Your objective: Each line of the records needs to come back exactly as written.

(Items from a data source)
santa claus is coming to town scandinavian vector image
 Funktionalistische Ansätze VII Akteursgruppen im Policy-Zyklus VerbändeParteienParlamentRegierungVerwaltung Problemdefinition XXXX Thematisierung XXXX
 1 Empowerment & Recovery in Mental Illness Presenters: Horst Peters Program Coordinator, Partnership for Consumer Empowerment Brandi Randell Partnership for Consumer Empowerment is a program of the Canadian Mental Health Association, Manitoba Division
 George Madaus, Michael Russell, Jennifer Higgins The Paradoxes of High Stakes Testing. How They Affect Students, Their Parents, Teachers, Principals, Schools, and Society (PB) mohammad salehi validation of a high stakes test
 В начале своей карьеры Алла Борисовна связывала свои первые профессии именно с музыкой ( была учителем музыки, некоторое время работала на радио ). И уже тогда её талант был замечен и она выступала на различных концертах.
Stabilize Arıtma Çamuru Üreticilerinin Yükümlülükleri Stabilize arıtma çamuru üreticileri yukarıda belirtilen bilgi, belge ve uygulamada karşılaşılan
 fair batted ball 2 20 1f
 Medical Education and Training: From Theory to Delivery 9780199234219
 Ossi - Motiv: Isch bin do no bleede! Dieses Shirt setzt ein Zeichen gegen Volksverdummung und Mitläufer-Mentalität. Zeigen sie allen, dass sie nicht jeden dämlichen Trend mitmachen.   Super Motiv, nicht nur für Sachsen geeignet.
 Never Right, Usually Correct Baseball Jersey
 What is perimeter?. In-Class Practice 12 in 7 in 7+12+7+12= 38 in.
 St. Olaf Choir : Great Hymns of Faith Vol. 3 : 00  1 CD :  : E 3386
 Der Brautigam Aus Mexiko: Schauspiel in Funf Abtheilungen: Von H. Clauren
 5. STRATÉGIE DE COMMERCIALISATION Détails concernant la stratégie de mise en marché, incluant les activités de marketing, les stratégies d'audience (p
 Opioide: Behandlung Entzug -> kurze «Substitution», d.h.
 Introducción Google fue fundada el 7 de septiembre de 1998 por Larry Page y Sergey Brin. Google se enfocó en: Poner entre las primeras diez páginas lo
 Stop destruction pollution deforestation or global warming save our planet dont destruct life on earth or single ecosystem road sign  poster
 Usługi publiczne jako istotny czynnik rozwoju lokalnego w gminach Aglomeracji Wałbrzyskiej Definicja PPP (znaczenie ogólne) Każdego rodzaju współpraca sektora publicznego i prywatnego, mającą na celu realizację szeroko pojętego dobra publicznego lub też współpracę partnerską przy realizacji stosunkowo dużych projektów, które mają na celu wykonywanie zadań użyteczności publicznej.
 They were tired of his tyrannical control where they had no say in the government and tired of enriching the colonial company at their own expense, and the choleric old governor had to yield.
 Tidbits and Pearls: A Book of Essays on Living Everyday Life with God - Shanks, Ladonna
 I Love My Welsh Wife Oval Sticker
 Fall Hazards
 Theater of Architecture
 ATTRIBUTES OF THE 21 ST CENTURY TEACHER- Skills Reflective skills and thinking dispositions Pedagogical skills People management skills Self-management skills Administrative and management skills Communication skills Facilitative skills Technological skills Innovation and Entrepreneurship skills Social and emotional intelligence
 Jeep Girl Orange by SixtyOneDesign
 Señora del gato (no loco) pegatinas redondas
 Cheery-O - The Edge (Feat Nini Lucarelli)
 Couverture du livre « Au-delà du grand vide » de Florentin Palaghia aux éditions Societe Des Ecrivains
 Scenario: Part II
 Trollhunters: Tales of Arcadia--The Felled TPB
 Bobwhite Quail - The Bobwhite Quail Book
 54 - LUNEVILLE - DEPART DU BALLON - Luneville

Task output:
santa claus is coming to town scandinavian vector image
 Funktionalistische Ansätze VII Akteursgruppen im Policy-Zyklus VerbändeParteienParlamentRegierungVerwaltung Problemdefinition XXXX Thematisierung XXXX
 1 Empowerment & Recovery in Mental Illness Presenters: Horst Peters Program Coordinator, Partnership for Consumer Empowerment Brandi Randell Partnership for Consumer Empowerment is a program of the Canadian Mental Health Association, Manitoba Division
 George Madaus, Michael Russell, Jennifer Higgins The Paradoxes of High Stakes Testing. How They Affect Students, Their Parents, Teachers, Principals, Schools, and Society (PB) mohammad salehi validation of a high stakes test
 В начале своей карьеры Алла Борисовна связывала свои первые профессии именно с музыкой ( была учителем музыки, некоторое время работала на радио ). И уже тогда её талант был замечен и она выступала на различных концертах.
Stabilize Arıtma Çamuru Üreticilerinin Yükümlülükleri Stabilize arıtma çamuru üreticileri yukarıda belirtilen bilgi, belge ve uygulamada karşılaşılan
 fair batted ball 2 20 1f
 Medical Education and Training: From Theory to Delivery 9780199234219
 Ossi - Motiv: Isch bin do no bleede! Dieses Shirt setzt ein Zeichen gegen Volksverdummung und Mitläufer-Mentalität. Zeigen sie allen, dass sie nicht jeden dämlichen Trend mitmachen.   Super Motiv, nicht nur für Sachsen geeignet.
 Never Right, Usually Correct Baseball Jersey
 What is perimeter?. In-Class Practice 12 in 7 in 7+12+7+12= 38 in.
 St. Olaf Choir : Great Hymns of Faith Vol. 3 : 00  1 CD :  : E 3386
 Der Brautigam Aus Mexiko: Schauspiel in Funf Abtheilungen: Von H. Clauren
 5. STRATÉGIE DE COMMERCIALISATION Détails concernant la stratégie de mise en marché, incluant les activités de marketing, les stratégies d'audience (p
 Opioide: Behandlung Entzug -> kurze «Substitution», d.h.
 Introducción Google fue fundada el 7 de septiembre de 1998 por Larry Page y Sergey Brin. Google se enfocó en: Poner entre las primeras diez páginas lo
 Stop destruction pollution deforestation or global warming save our planet dont destruct life on earth or single ecosystem road sign  poster
 Usługi publiczne jako istotny czynnik rozwoju lokalnego w gminach Aglomeracji Wałbrzyskiej Definicja PPP (znaczenie ogólne) Każdego rodzaju współpraca sektora publicznego i prywatnego, mającą na celu realizację szeroko pojętego dobra publicznego lub też współpracę partnerską przy realizacji stosunkowo dużych projektów, które mają na celu wykonywanie zadań użyteczności publicznej.
 They were tired of his tyrannical control where they had no say in the government and tired of enriching the colonial company at their own expense, and the choleric old governor had to yield.
 Tidbits and Pearls: A Book of Essays on Living Everyday Life with God - Shanks, Ladonna
 I Love My Welsh Wife Oval Sticker
 Fall Hazards
 Theater of Architecture
 ATTRIBUTES OF THE 21 ST CENTURY TEACHER- Skills Reflective skills and thinking dispositions Pedagogical skills People management skills Self-management skills Administrative and management skills Communication skills Facilitative skills Technological skills Innovation and Entrepreneurship skills Social and emotional intelligence
 Jeep Girl Orange by SixtyOneDesign
 Señora del gato (no loco) pegatinas redondas
 Cheery-O - The Edge (Feat Nini Lucarelli)
 Couverture du livre « Au-delà du grand vide » de Florentin Palaghia aux éditions Societe Des Ecrivains
 Scenario: Part II
 Trollhunters: Tales of Arcadia--The Felled TPB
 Bobwhite Quail - The Bobwhite Quail Book
 54 - LUNEVILLE - DEPART DU BALLON - Luneville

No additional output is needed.